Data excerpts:
--- start ---

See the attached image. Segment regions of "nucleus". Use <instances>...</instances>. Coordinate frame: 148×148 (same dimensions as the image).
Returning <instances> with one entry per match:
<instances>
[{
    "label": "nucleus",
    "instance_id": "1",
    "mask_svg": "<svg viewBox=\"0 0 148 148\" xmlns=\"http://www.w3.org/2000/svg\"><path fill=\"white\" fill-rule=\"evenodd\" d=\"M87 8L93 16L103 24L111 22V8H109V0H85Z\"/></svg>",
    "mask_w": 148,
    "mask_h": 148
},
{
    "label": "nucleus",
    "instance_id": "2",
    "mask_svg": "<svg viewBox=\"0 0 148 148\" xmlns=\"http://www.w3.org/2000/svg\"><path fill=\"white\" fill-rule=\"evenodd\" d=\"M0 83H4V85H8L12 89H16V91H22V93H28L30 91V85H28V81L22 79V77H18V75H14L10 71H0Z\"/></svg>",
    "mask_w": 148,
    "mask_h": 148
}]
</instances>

--- end ---

*THE EXERCISE:* Write out the items again, switching "Segment" to "Delineate" and leaving everything else as it is.

*EXERCISE OUTPUT:*
See the attached image. Delineate regions of "nucleus". Use <instances>...</instances>. Coordinate frame: 148×148 (same dimensions as the image).
Returning <instances> with one entry per match:
<instances>
[{
    "label": "nucleus",
    "instance_id": "1",
    "mask_svg": "<svg viewBox=\"0 0 148 148\" xmlns=\"http://www.w3.org/2000/svg\"><path fill=\"white\" fill-rule=\"evenodd\" d=\"M87 8L93 16L103 24L111 22V8H109V0H85Z\"/></svg>",
    "mask_w": 148,
    "mask_h": 148
},
{
    "label": "nucleus",
    "instance_id": "2",
    "mask_svg": "<svg viewBox=\"0 0 148 148\" xmlns=\"http://www.w3.org/2000/svg\"><path fill=\"white\" fill-rule=\"evenodd\" d=\"M0 83H4V85H8L12 89H16V91H22V93H28L30 91V85H28V81L22 79V77H18V75H14L10 71H0Z\"/></svg>",
    "mask_w": 148,
    "mask_h": 148
}]
</instances>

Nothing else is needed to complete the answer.